And why it took a long time for back propagation to be introduced into machine learning..
Back propagation is (almost) just a fancy word for differential equation, with derivative relative to the error in the output against your training data.
As someone who's starting to learn a bit about machine learning, it feels like the whole field is full of fancy terms like this that seem to mostly map to simpler or more familiar ones. "linear regression" instead of fitting a line, "hyperparameter" instead of user-provided argument. Half the battle seems to be building this mental translation map.
You are looking at it from a programmer standpoint rather than a mathematical standpoint.
Linear regression isn't just fitting a line, it's a statistical technique to fit a line of best fit. Hyperparameters are a bayesian term for parameters outside the system of test or "algorithm". User input really misses the bayesian aspect.
These terms actually have meaning so I'd be careful ascribe simpler definitions. The underlying meaning is important to the reason they work. If you don't have a really strong background in probability theory and statistics trying to dig into machine learning will take work. Id recommend taking an MITx course or picking up a textbook on probability so the terminology feels more natural.
A user-provided argument could also be an input parameter or a regular function parameter altogether.
Yes, hyperparameters are often set by the user of a model, but more specifically they are parameters that exist separately from the data put into a model (input parameters) or the structure inside of neural networks (hidden parameters). Hyper- meaning above, helps conceptualize these parameters as existing outside the model.
Yes, backpropagation isn't the chain rule itself, but just an efficient way to calculate the chain rule. (In this respect there are some connections to dynamic programming, where you find the most efficient order of recursive computations to arrive at the solution).
I think of it as: computing the chain rule in the order such that we never need to compute Jacobians explicitly; only Jacobian-vector products.

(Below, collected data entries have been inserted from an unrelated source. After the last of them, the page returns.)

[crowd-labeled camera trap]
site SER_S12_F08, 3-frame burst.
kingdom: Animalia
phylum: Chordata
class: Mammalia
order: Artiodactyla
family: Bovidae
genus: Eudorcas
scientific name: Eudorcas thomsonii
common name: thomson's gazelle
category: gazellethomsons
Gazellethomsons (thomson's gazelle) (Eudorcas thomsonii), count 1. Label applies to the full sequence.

I also didn't totally grasp its significance until implementing neural networks from matrix/array operations in NumPy. I hope all deep learning courses include this exercise.
Yes, they are not the same. The chain rule is what solves the one non-trivial problem with backpropagation. Besides that, it's just the quite obvious idea of changing the weights in proportion to how impactful they are on the error.
Is that why it took long? I was under the impression it was because of diminishing gradients in backprop once you stack a huge amount of layers (the deep in deep neural networks).
The reverse mode has famously been re-discovered (or re-applied) many times, for example as backpropagation in ML, and as AAD in finance (to compute "Greeks", ie partial derivatives of the value of a product wrt many inputs).
Back propagation is (almost) just a fancy word for differential equation, with derivative relative to the error in the output against your training data.